◆ PROVIDED RECORDS ◆
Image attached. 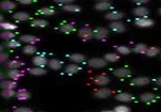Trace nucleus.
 I'll list each match as a JSON object with an SVG mask.
<instances>
[{"label": "nucleus", "mask_w": 161, "mask_h": 112, "mask_svg": "<svg viewBox=\"0 0 161 112\" xmlns=\"http://www.w3.org/2000/svg\"><path fill=\"white\" fill-rule=\"evenodd\" d=\"M95 8L96 10H98V11H105V10H108L112 8V3L110 1H99L97 2V3L95 4Z\"/></svg>", "instance_id": "nucleus-18"}, {"label": "nucleus", "mask_w": 161, "mask_h": 112, "mask_svg": "<svg viewBox=\"0 0 161 112\" xmlns=\"http://www.w3.org/2000/svg\"><path fill=\"white\" fill-rule=\"evenodd\" d=\"M108 36V30L106 28H103V27H98L93 30V38L96 40H105L106 38Z\"/></svg>", "instance_id": "nucleus-4"}, {"label": "nucleus", "mask_w": 161, "mask_h": 112, "mask_svg": "<svg viewBox=\"0 0 161 112\" xmlns=\"http://www.w3.org/2000/svg\"><path fill=\"white\" fill-rule=\"evenodd\" d=\"M80 66H79L77 64H68L66 67H64V73L68 75H74L76 74L77 72L80 71Z\"/></svg>", "instance_id": "nucleus-17"}, {"label": "nucleus", "mask_w": 161, "mask_h": 112, "mask_svg": "<svg viewBox=\"0 0 161 112\" xmlns=\"http://www.w3.org/2000/svg\"><path fill=\"white\" fill-rule=\"evenodd\" d=\"M58 30L62 33H66V34H69V33L73 32L75 30V27L73 24H64L58 27Z\"/></svg>", "instance_id": "nucleus-21"}, {"label": "nucleus", "mask_w": 161, "mask_h": 112, "mask_svg": "<svg viewBox=\"0 0 161 112\" xmlns=\"http://www.w3.org/2000/svg\"><path fill=\"white\" fill-rule=\"evenodd\" d=\"M3 19H4V17L2 16V14H0V24H1V23H3Z\"/></svg>", "instance_id": "nucleus-48"}, {"label": "nucleus", "mask_w": 161, "mask_h": 112, "mask_svg": "<svg viewBox=\"0 0 161 112\" xmlns=\"http://www.w3.org/2000/svg\"><path fill=\"white\" fill-rule=\"evenodd\" d=\"M116 99L119 100V101H124V103H129V101L132 100V95L128 94V93H120V94H117L116 95Z\"/></svg>", "instance_id": "nucleus-32"}, {"label": "nucleus", "mask_w": 161, "mask_h": 112, "mask_svg": "<svg viewBox=\"0 0 161 112\" xmlns=\"http://www.w3.org/2000/svg\"><path fill=\"white\" fill-rule=\"evenodd\" d=\"M115 112H130V109L127 106H117L115 107Z\"/></svg>", "instance_id": "nucleus-41"}, {"label": "nucleus", "mask_w": 161, "mask_h": 112, "mask_svg": "<svg viewBox=\"0 0 161 112\" xmlns=\"http://www.w3.org/2000/svg\"><path fill=\"white\" fill-rule=\"evenodd\" d=\"M120 57L116 53H106L104 56V60L106 62H116L118 61Z\"/></svg>", "instance_id": "nucleus-36"}, {"label": "nucleus", "mask_w": 161, "mask_h": 112, "mask_svg": "<svg viewBox=\"0 0 161 112\" xmlns=\"http://www.w3.org/2000/svg\"><path fill=\"white\" fill-rule=\"evenodd\" d=\"M159 53H160V49H159V48H157V47H152V48L147 49L146 56H147V57H155V56H157V54Z\"/></svg>", "instance_id": "nucleus-39"}, {"label": "nucleus", "mask_w": 161, "mask_h": 112, "mask_svg": "<svg viewBox=\"0 0 161 112\" xmlns=\"http://www.w3.org/2000/svg\"><path fill=\"white\" fill-rule=\"evenodd\" d=\"M114 75H115L116 77H120V78H124V77H127L130 75V71L127 69H115L113 73Z\"/></svg>", "instance_id": "nucleus-34"}, {"label": "nucleus", "mask_w": 161, "mask_h": 112, "mask_svg": "<svg viewBox=\"0 0 161 112\" xmlns=\"http://www.w3.org/2000/svg\"><path fill=\"white\" fill-rule=\"evenodd\" d=\"M28 73L32 76H44L47 74V71L42 67H32V69H28Z\"/></svg>", "instance_id": "nucleus-19"}, {"label": "nucleus", "mask_w": 161, "mask_h": 112, "mask_svg": "<svg viewBox=\"0 0 161 112\" xmlns=\"http://www.w3.org/2000/svg\"><path fill=\"white\" fill-rule=\"evenodd\" d=\"M146 0H139V1H134V3L136 4H142V3H146Z\"/></svg>", "instance_id": "nucleus-46"}, {"label": "nucleus", "mask_w": 161, "mask_h": 112, "mask_svg": "<svg viewBox=\"0 0 161 112\" xmlns=\"http://www.w3.org/2000/svg\"><path fill=\"white\" fill-rule=\"evenodd\" d=\"M16 7H17L16 2L10 1V0H3V1L0 2V9H1L2 11H6V12L12 11V10H14Z\"/></svg>", "instance_id": "nucleus-8"}, {"label": "nucleus", "mask_w": 161, "mask_h": 112, "mask_svg": "<svg viewBox=\"0 0 161 112\" xmlns=\"http://www.w3.org/2000/svg\"><path fill=\"white\" fill-rule=\"evenodd\" d=\"M12 17L17 22H28L31 19V16L26 12H16L12 15Z\"/></svg>", "instance_id": "nucleus-12"}, {"label": "nucleus", "mask_w": 161, "mask_h": 112, "mask_svg": "<svg viewBox=\"0 0 161 112\" xmlns=\"http://www.w3.org/2000/svg\"><path fill=\"white\" fill-rule=\"evenodd\" d=\"M157 84L161 85V77H160V78H158V79H157Z\"/></svg>", "instance_id": "nucleus-49"}, {"label": "nucleus", "mask_w": 161, "mask_h": 112, "mask_svg": "<svg viewBox=\"0 0 161 112\" xmlns=\"http://www.w3.org/2000/svg\"><path fill=\"white\" fill-rule=\"evenodd\" d=\"M95 82L99 85H106L110 83V78L105 75H100V76L95 78Z\"/></svg>", "instance_id": "nucleus-28"}, {"label": "nucleus", "mask_w": 161, "mask_h": 112, "mask_svg": "<svg viewBox=\"0 0 161 112\" xmlns=\"http://www.w3.org/2000/svg\"><path fill=\"white\" fill-rule=\"evenodd\" d=\"M150 82V80L146 77H137L136 79L132 80V85H137V87H142V85H146Z\"/></svg>", "instance_id": "nucleus-20"}, {"label": "nucleus", "mask_w": 161, "mask_h": 112, "mask_svg": "<svg viewBox=\"0 0 161 112\" xmlns=\"http://www.w3.org/2000/svg\"><path fill=\"white\" fill-rule=\"evenodd\" d=\"M32 63L35 66L37 67H42L44 69V66H46L48 63L47 58H45L44 56H36L35 58H32Z\"/></svg>", "instance_id": "nucleus-9"}, {"label": "nucleus", "mask_w": 161, "mask_h": 112, "mask_svg": "<svg viewBox=\"0 0 161 112\" xmlns=\"http://www.w3.org/2000/svg\"><path fill=\"white\" fill-rule=\"evenodd\" d=\"M15 95H16V91L15 90H1V92H0V96L6 98V99L15 97Z\"/></svg>", "instance_id": "nucleus-30"}, {"label": "nucleus", "mask_w": 161, "mask_h": 112, "mask_svg": "<svg viewBox=\"0 0 161 112\" xmlns=\"http://www.w3.org/2000/svg\"><path fill=\"white\" fill-rule=\"evenodd\" d=\"M13 112H33V110L28 107H19V108H15Z\"/></svg>", "instance_id": "nucleus-42"}, {"label": "nucleus", "mask_w": 161, "mask_h": 112, "mask_svg": "<svg viewBox=\"0 0 161 112\" xmlns=\"http://www.w3.org/2000/svg\"><path fill=\"white\" fill-rule=\"evenodd\" d=\"M111 95L110 89H100L95 93V97L97 98H108Z\"/></svg>", "instance_id": "nucleus-24"}, {"label": "nucleus", "mask_w": 161, "mask_h": 112, "mask_svg": "<svg viewBox=\"0 0 161 112\" xmlns=\"http://www.w3.org/2000/svg\"><path fill=\"white\" fill-rule=\"evenodd\" d=\"M30 26L31 27H35V28H44V27H47L48 26V22L45 19L39 18V19H33L32 22H31Z\"/></svg>", "instance_id": "nucleus-22"}, {"label": "nucleus", "mask_w": 161, "mask_h": 112, "mask_svg": "<svg viewBox=\"0 0 161 112\" xmlns=\"http://www.w3.org/2000/svg\"><path fill=\"white\" fill-rule=\"evenodd\" d=\"M133 51L136 53H146L147 51V47L145 44H137L136 47L133 48Z\"/></svg>", "instance_id": "nucleus-37"}, {"label": "nucleus", "mask_w": 161, "mask_h": 112, "mask_svg": "<svg viewBox=\"0 0 161 112\" xmlns=\"http://www.w3.org/2000/svg\"><path fill=\"white\" fill-rule=\"evenodd\" d=\"M15 38H16V33L13 31H1L0 32V38L6 42L15 40Z\"/></svg>", "instance_id": "nucleus-16"}, {"label": "nucleus", "mask_w": 161, "mask_h": 112, "mask_svg": "<svg viewBox=\"0 0 161 112\" xmlns=\"http://www.w3.org/2000/svg\"><path fill=\"white\" fill-rule=\"evenodd\" d=\"M79 36L83 41H88L93 38V30L89 27H83L79 30Z\"/></svg>", "instance_id": "nucleus-3"}, {"label": "nucleus", "mask_w": 161, "mask_h": 112, "mask_svg": "<svg viewBox=\"0 0 161 112\" xmlns=\"http://www.w3.org/2000/svg\"><path fill=\"white\" fill-rule=\"evenodd\" d=\"M24 66V62L19 60H8L6 63L3 64V69L7 71L10 69H19V67Z\"/></svg>", "instance_id": "nucleus-1"}, {"label": "nucleus", "mask_w": 161, "mask_h": 112, "mask_svg": "<svg viewBox=\"0 0 161 112\" xmlns=\"http://www.w3.org/2000/svg\"><path fill=\"white\" fill-rule=\"evenodd\" d=\"M23 53L27 56H32L37 53V47L35 45H25L23 47Z\"/></svg>", "instance_id": "nucleus-31"}, {"label": "nucleus", "mask_w": 161, "mask_h": 112, "mask_svg": "<svg viewBox=\"0 0 161 112\" xmlns=\"http://www.w3.org/2000/svg\"><path fill=\"white\" fill-rule=\"evenodd\" d=\"M136 25L139 26V27H152L154 25V22L152 19H148V18H136Z\"/></svg>", "instance_id": "nucleus-14"}, {"label": "nucleus", "mask_w": 161, "mask_h": 112, "mask_svg": "<svg viewBox=\"0 0 161 112\" xmlns=\"http://www.w3.org/2000/svg\"><path fill=\"white\" fill-rule=\"evenodd\" d=\"M47 66L51 69H53V71H58V69H60L62 67V62L58 59H51L48 60Z\"/></svg>", "instance_id": "nucleus-15"}, {"label": "nucleus", "mask_w": 161, "mask_h": 112, "mask_svg": "<svg viewBox=\"0 0 161 112\" xmlns=\"http://www.w3.org/2000/svg\"><path fill=\"white\" fill-rule=\"evenodd\" d=\"M16 88H17V82L14 81V80L6 79L0 81V89H2V90H15Z\"/></svg>", "instance_id": "nucleus-7"}, {"label": "nucleus", "mask_w": 161, "mask_h": 112, "mask_svg": "<svg viewBox=\"0 0 161 112\" xmlns=\"http://www.w3.org/2000/svg\"><path fill=\"white\" fill-rule=\"evenodd\" d=\"M124 17V13H120V12H111V13H108V14H105V18L108 20H112V22H114V20H118L120 19V18Z\"/></svg>", "instance_id": "nucleus-23"}, {"label": "nucleus", "mask_w": 161, "mask_h": 112, "mask_svg": "<svg viewBox=\"0 0 161 112\" xmlns=\"http://www.w3.org/2000/svg\"><path fill=\"white\" fill-rule=\"evenodd\" d=\"M10 58L9 51H1L0 53V64H4Z\"/></svg>", "instance_id": "nucleus-38"}, {"label": "nucleus", "mask_w": 161, "mask_h": 112, "mask_svg": "<svg viewBox=\"0 0 161 112\" xmlns=\"http://www.w3.org/2000/svg\"><path fill=\"white\" fill-rule=\"evenodd\" d=\"M39 112H43V111H39Z\"/></svg>", "instance_id": "nucleus-53"}, {"label": "nucleus", "mask_w": 161, "mask_h": 112, "mask_svg": "<svg viewBox=\"0 0 161 112\" xmlns=\"http://www.w3.org/2000/svg\"><path fill=\"white\" fill-rule=\"evenodd\" d=\"M6 75L10 80L16 81L17 79H19V78H22L24 76V72L19 71V69H10V71L6 72Z\"/></svg>", "instance_id": "nucleus-6"}, {"label": "nucleus", "mask_w": 161, "mask_h": 112, "mask_svg": "<svg viewBox=\"0 0 161 112\" xmlns=\"http://www.w3.org/2000/svg\"><path fill=\"white\" fill-rule=\"evenodd\" d=\"M148 13H149L148 10H147L146 8H143V7L136 8V9L133 10V14L136 15V16H140L143 18H145V16H147Z\"/></svg>", "instance_id": "nucleus-26"}, {"label": "nucleus", "mask_w": 161, "mask_h": 112, "mask_svg": "<svg viewBox=\"0 0 161 112\" xmlns=\"http://www.w3.org/2000/svg\"><path fill=\"white\" fill-rule=\"evenodd\" d=\"M36 0H19L17 3L19 4H23V6H29V4H32L35 3Z\"/></svg>", "instance_id": "nucleus-44"}, {"label": "nucleus", "mask_w": 161, "mask_h": 112, "mask_svg": "<svg viewBox=\"0 0 161 112\" xmlns=\"http://www.w3.org/2000/svg\"><path fill=\"white\" fill-rule=\"evenodd\" d=\"M117 49L118 53H120L121 54H129L131 53V49H129L128 47H126V46H118V47H116Z\"/></svg>", "instance_id": "nucleus-40"}, {"label": "nucleus", "mask_w": 161, "mask_h": 112, "mask_svg": "<svg viewBox=\"0 0 161 112\" xmlns=\"http://www.w3.org/2000/svg\"><path fill=\"white\" fill-rule=\"evenodd\" d=\"M140 99L144 101V103H149V101H153L155 99V95L152 94V93H144V94L140 96Z\"/></svg>", "instance_id": "nucleus-35"}, {"label": "nucleus", "mask_w": 161, "mask_h": 112, "mask_svg": "<svg viewBox=\"0 0 161 112\" xmlns=\"http://www.w3.org/2000/svg\"><path fill=\"white\" fill-rule=\"evenodd\" d=\"M85 59H86V57H85L84 54H82V53H73V54H71V56H70V60L75 62L76 64L84 62Z\"/></svg>", "instance_id": "nucleus-33"}, {"label": "nucleus", "mask_w": 161, "mask_h": 112, "mask_svg": "<svg viewBox=\"0 0 161 112\" xmlns=\"http://www.w3.org/2000/svg\"><path fill=\"white\" fill-rule=\"evenodd\" d=\"M0 29H2V31H14L17 29V26L11 23L3 22L0 24Z\"/></svg>", "instance_id": "nucleus-29"}, {"label": "nucleus", "mask_w": 161, "mask_h": 112, "mask_svg": "<svg viewBox=\"0 0 161 112\" xmlns=\"http://www.w3.org/2000/svg\"><path fill=\"white\" fill-rule=\"evenodd\" d=\"M101 112H115V111H112V110H105V111H101Z\"/></svg>", "instance_id": "nucleus-50"}, {"label": "nucleus", "mask_w": 161, "mask_h": 112, "mask_svg": "<svg viewBox=\"0 0 161 112\" xmlns=\"http://www.w3.org/2000/svg\"><path fill=\"white\" fill-rule=\"evenodd\" d=\"M7 78V75H6V72L1 71L0 69V81H2V80H6Z\"/></svg>", "instance_id": "nucleus-45"}, {"label": "nucleus", "mask_w": 161, "mask_h": 112, "mask_svg": "<svg viewBox=\"0 0 161 112\" xmlns=\"http://www.w3.org/2000/svg\"><path fill=\"white\" fill-rule=\"evenodd\" d=\"M62 10H64V11H66V12H70V13H77V12L82 11V7L71 3V4H68V6L62 7Z\"/></svg>", "instance_id": "nucleus-25"}, {"label": "nucleus", "mask_w": 161, "mask_h": 112, "mask_svg": "<svg viewBox=\"0 0 161 112\" xmlns=\"http://www.w3.org/2000/svg\"><path fill=\"white\" fill-rule=\"evenodd\" d=\"M4 48H9V49H15V48H19L22 46V43L17 40H11V41H8L6 43L3 44Z\"/></svg>", "instance_id": "nucleus-27"}, {"label": "nucleus", "mask_w": 161, "mask_h": 112, "mask_svg": "<svg viewBox=\"0 0 161 112\" xmlns=\"http://www.w3.org/2000/svg\"><path fill=\"white\" fill-rule=\"evenodd\" d=\"M0 112H6V111H0Z\"/></svg>", "instance_id": "nucleus-52"}, {"label": "nucleus", "mask_w": 161, "mask_h": 112, "mask_svg": "<svg viewBox=\"0 0 161 112\" xmlns=\"http://www.w3.org/2000/svg\"><path fill=\"white\" fill-rule=\"evenodd\" d=\"M88 65L92 69H102L108 66V62L102 58H92L88 61Z\"/></svg>", "instance_id": "nucleus-2"}, {"label": "nucleus", "mask_w": 161, "mask_h": 112, "mask_svg": "<svg viewBox=\"0 0 161 112\" xmlns=\"http://www.w3.org/2000/svg\"><path fill=\"white\" fill-rule=\"evenodd\" d=\"M110 28L114 32H117V33H123L126 31V27L123 23H119V22H112L110 24Z\"/></svg>", "instance_id": "nucleus-13"}, {"label": "nucleus", "mask_w": 161, "mask_h": 112, "mask_svg": "<svg viewBox=\"0 0 161 112\" xmlns=\"http://www.w3.org/2000/svg\"><path fill=\"white\" fill-rule=\"evenodd\" d=\"M159 14L161 15V8H160V9H159Z\"/></svg>", "instance_id": "nucleus-51"}, {"label": "nucleus", "mask_w": 161, "mask_h": 112, "mask_svg": "<svg viewBox=\"0 0 161 112\" xmlns=\"http://www.w3.org/2000/svg\"><path fill=\"white\" fill-rule=\"evenodd\" d=\"M15 97L19 100H28L31 98V94L29 91L25 90V89H19V90L16 91V95Z\"/></svg>", "instance_id": "nucleus-11"}, {"label": "nucleus", "mask_w": 161, "mask_h": 112, "mask_svg": "<svg viewBox=\"0 0 161 112\" xmlns=\"http://www.w3.org/2000/svg\"><path fill=\"white\" fill-rule=\"evenodd\" d=\"M1 51H4V46H3V44H0V53Z\"/></svg>", "instance_id": "nucleus-47"}, {"label": "nucleus", "mask_w": 161, "mask_h": 112, "mask_svg": "<svg viewBox=\"0 0 161 112\" xmlns=\"http://www.w3.org/2000/svg\"><path fill=\"white\" fill-rule=\"evenodd\" d=\"M55 3L59 4L61 7H64V6H68V4H71L72 1H70V0H57V1H55Z\"/></svg>", "instance_id": "nucleus-43"}, {"label": "nucleus", "mask_w": 161, "mask_h": 112, "mask_svg": "<svg viewBox=\"0 0 161 112\" xmlns=\"http://www.w3.org/2000/svg\"><path fill=\"white\" fill-rule=\"evenodd\" d=\"M19 41L20 43H26V45H33V44L38 43L40 42V38L38 36H35V35H29V34H25V35H22L19 36Z\"/></svg>", "instance_id": "nucleus-5"}, {"label": "nucleus", "mask_w": 161, "mask_h": 112, "mask_svg": "<svg viewBox=\"0 0 161 112\" xmlns=\"http://www.w3.org/2000/svg\"><path fill=\"white\" fill-rule=\"evenodd\" d=\"M37 14L43 15V16H54V15L57 14V11L51 7H44V8H41V9L38 10Z\"/></svg>", "instance_id": "nucleus-10"}]
</instances>
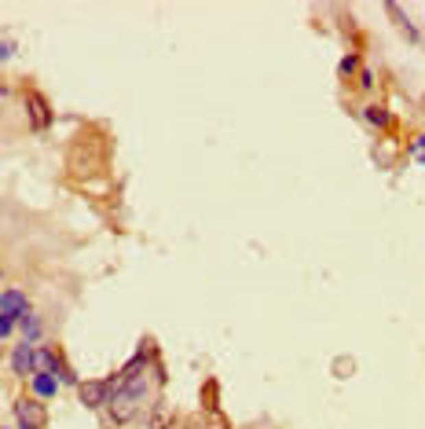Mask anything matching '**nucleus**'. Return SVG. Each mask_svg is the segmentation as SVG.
I'll use <instances>...</instances> for the list:
<instances>
[{"label": "nucleus", "instance_id": "obj_1", "mask_svg": "<svg viewBox=\"0 0 425 429\" xmlns=\"http://www.w3.org/2000/svg\"><path fill=\"white\" fill-rule=\"evenodd\" d=\"M110 378H114V396H110V404H106L110 422L129 426L147 407V400H151V393H154V382H158V374L151 371V352L147 349L136 352V356L125 363L118 374H110Z\"/></svg>", "mask_w": 425, "mask_h": 429}, {"label": "nucleus", "instance_id": "obj_2", "mask_svg": "<svg viewBox=\"0 0 425 429\" xmlns=\"http://www.w3.org/2000/svg\"><path fill=\"white\" fill-rule=\"evenodd\" d=\"M29 312L26 305V294L19 290V286H8L4 297H0V338H12L19 323H23V316Z\"/></svg>", "mask_w": 425, "mask_h": 429}, {"label": "nucleus", "instance_id": "obj_3", "mask_svg": "<svg viewBox=\"0 0 425 429\" xmlns=\"http://www.w3.org/2000/svg\"><path fill=\"white\" fill-rule=\"evenodd\" d=\"M40 371H48L59 385H81L77 374L70 371V363L62 360V352L56 345H40Z\"/></svg>", "mask_w": 425, "mask_h": 429}, {"label": "nucleus", "instance_id": "obj_4", "mask_svg": "<svg viewBox=\"0 0 425 429\" xmlns=\"http://www.w3.org/2000/svg\"><path fill=\"white\" fill-rule=\"evenodd\" d=\"M8 363H12V371L19 374V378H34V374L40 371V345L19 341V345L12 349V356H8Z\"/></svg>", "mask_w": 425, "mask_h": 429}, {"label": "nucleus", "instance_id": "obj_5", "mask_svg": "<svg viewBox=\"0 0 425 429\" xmlns=\"http://www.w3.org/2000/svg\"><path fill=\"white\" fill-rule=\"evenodd\" d=\"M23 106H26V121H29L34 132H45L51 125V106L45 103L40 92H23Z\"/></svg>", "mask_w": 425, "mask_h": 429}, {"label": "nucleus", "instance_id": "obj_6", "mask_svg": "<svg viewBox=\"0 0 425 429\" xmlns=\"http://www.w3.org/2000/svg\"><path fill=\"white\" fill-rule=\"evenodd\" d=\"M77 393H81V404H84V407H106V404H110V396H114V378L81 382Z\"/></svg>", "mask_w": 425, "mask_h": 429}, {"label": "nucleus", "instance_id": "obj_7", "mask_svg": "<svg viewBox=\"0 0 425 429\" xmlns=\"http://www.w3.org/2000/svg\"><path fill=\"white\" fill-rule=\"evenodd\" d=\"M15 422L19 429H45L48 415L40 407V400H15Z\"/></svg>", "mask_w": 425, "mask_h": 429}, {"label": "nucleus", "instance_id": "obj_8", "mask_svg": "<svg viewBox=\"0 0 425 429\" xmlns=\"http://www.w3.org/2000/svg\"><path fill=\"white\" fill-rule=\"evenodd\" d=\"M19 330H23V341H26V345H45V319H40L34 308H29V312L23 316Z\"/></svg>", "mask_w": 425, "mask_h": 429}, {"label": "nucleus", "instance_id": "obj_9", "mask_svg": "<svg viewBox=\"0 0 425 429\" xmlns=\"http://www.w3.org/2000/svg\"><path fill=\"white\" fill-rule=\"evenodd\" d=\"M29 385H34V396H37V400H51V396L59 393V382L51 378L48 371H37L34 378H29Z\"/></svg>", "mask_w": 425, "mask_h": 429}, {"label": "nucleus", "instance_id": "obj_10", "mask_svg": "<svg viewBox=\"0 0 425 429\" xmlns=\"http://www.w3.org/2000/svg\"><path fill=\"white\" fill-rule=\"evenodd\" d=\"M363 121L374 125V128H389L392 125V114L381 103H370V106H363Z\"/></svg>", "mask_w": 425, "mask_h": 429}, {"label": "nucleus", "instance_id": "obj_11", "mask_svg": "<svg viewBox=\"0 0 425 429\" xmlns=\"http://www.w3.org/2000/svg\"><path fill=\"white\" fill-rule=\"evenodd\" d=\"M389 15H392V19H400L403 34H407V37H414V40H418V30H414V26L407 23V15H403V8H400V4H389Z\"/></svg>", "mask_w": 425, "mask_h": 429}, {"label": "nucleus", "instance_id": "obj_12", "mask_svg": "<svg viewBox=\"0 0 425 429\" xmlns=\"http://www.w3.org/2000/svg\"><path fill=\"white\" fill-rule=\"evenodd\" d=\"M337 70H341V78H352V73H359V70H363V62H359V56H345V59H341V67H337Z\"/></svg>", "mask_w": 425, "mask_h": 429}, {"label": "nucleus", "instance_id": "obj_13", "mask_svg": "<svg viewBox=\"0 0 425 429\" xmlns=\"http://www.w3.org/2000/svg\"><path fill=\"white\" fill-rule=\"evenodd\" d=\"M359 89H363V92H374V89H378V73L370 70V67L359 70Z\"/></svg>", "mask_w": 425, "mask_h": 429}, {"label": "nucleus", "instance_id": "obj_14", "mask_svg": "<svg viewBox=\"0 0 425 429\" xmlns=\"http://www.w3.org/2000/svg\"><path fill=\"white\" fill-rule=\"evenodd\" d=\"M411 158H414V162H422V165H425V132H418V136L411 139Z\"/></svg>", "mask_w": 425, "mask_h": 429}]
</instances>
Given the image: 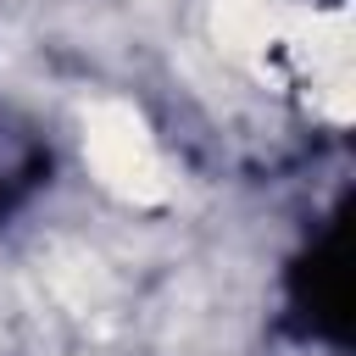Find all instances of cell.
Returning <instances> with one entry per match:
<instances>
[{
	"instance_id": "6da1fadb",
	"label": "cell",
	"mask_w": 356,
	"mask_h": 356,
	"mask_svg": "<svg viewBox=\"0 0 356 356\" xmlns=\"http://www.w3.org/2000/svg\"><path fill=\"white\" fill-rule=\"evenodd\" d=\"M83 161L95 184L128 206H161L172 195L167 156L128 100H95L83 111Z\"/></svg>"
},
{
	"instance_id": "7a4b0ae2",
	"label": "cell",
	"mask_w": 356,
	"mask_h": 356,
	"mask_svg": "<svg viewBox=\"0 0 356 356\" xmlns=\"http://www.w3.org/2000/svg\"><path fill=\"white\" fill-rule=\"evenodd\" d=\"M295 17H300L295 0H211L217 50H228L234 61H250V67H261L273 50L289 44Z\"/></svg>"
}]
</instances>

◆ WRITTEN REQUEST ◆
Please pick out each line of the records above that contains the string "with".

◆ SOLUTION TO THE PROBLEM ◆
 I'll list each match as a JSON object with an SVG mask.
Returning <instances> with one entry per match:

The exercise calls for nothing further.